Home Office Computing,  August, 1996  by Rick Broida

Pitch Prospects, Manage Relationships, and Get Results With These 11 Mac and Windows Products

YOU'RE ON THE PHONE WITH A PROSPECTIVE CLIENT. IN the course of a few minutes you learn that she wants to see your brochure, she'd like you to call again in a few weeks, she just got a new e-mail address, and she's expecting a baby in three months (and can't wait to take the little tyke to his or her first Detroit Tigers game). A PIM (personal information manager) could leave you scrambling to find places to transcribe this vital information. A contact manager, on the other hand, will simply absorb the details into the client's record in an instant. The results: a ready-made cover letter to accompany your brochure; a follow-up call you'll be reminded to make; a record of the e-mail address; and detailed notes about the impending motherhood and future Tigers allegiance.

In today's competitive market, you may find it's time to give your PIM the heave-ho. Nothing is more important to your business than sales, and yet PIMs-- although fine for basic organization of names, addresses, appointments, and anniversaries-don't have the muscle to provide effective sales management. A contact manager, on the other hand, lets you schedule follow-up calls, take notes during phone conversations, print contact-history reports, and produce mass mailings, faxes, and e-mails. In short, it gives you the tools you need to sell.

▸ Requirements
In the text about contact managers, which sales tasks does a contact manager let you do?

▸ Source data

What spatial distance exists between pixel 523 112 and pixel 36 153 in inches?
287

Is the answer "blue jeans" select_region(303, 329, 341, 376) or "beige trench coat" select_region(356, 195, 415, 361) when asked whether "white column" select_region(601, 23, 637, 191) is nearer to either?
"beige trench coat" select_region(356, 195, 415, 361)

▸ Task answer
Schedule follow-up calls, take notes during phone conversations, print contact-history reports, and produce mass mailings, faxes, and e-mails.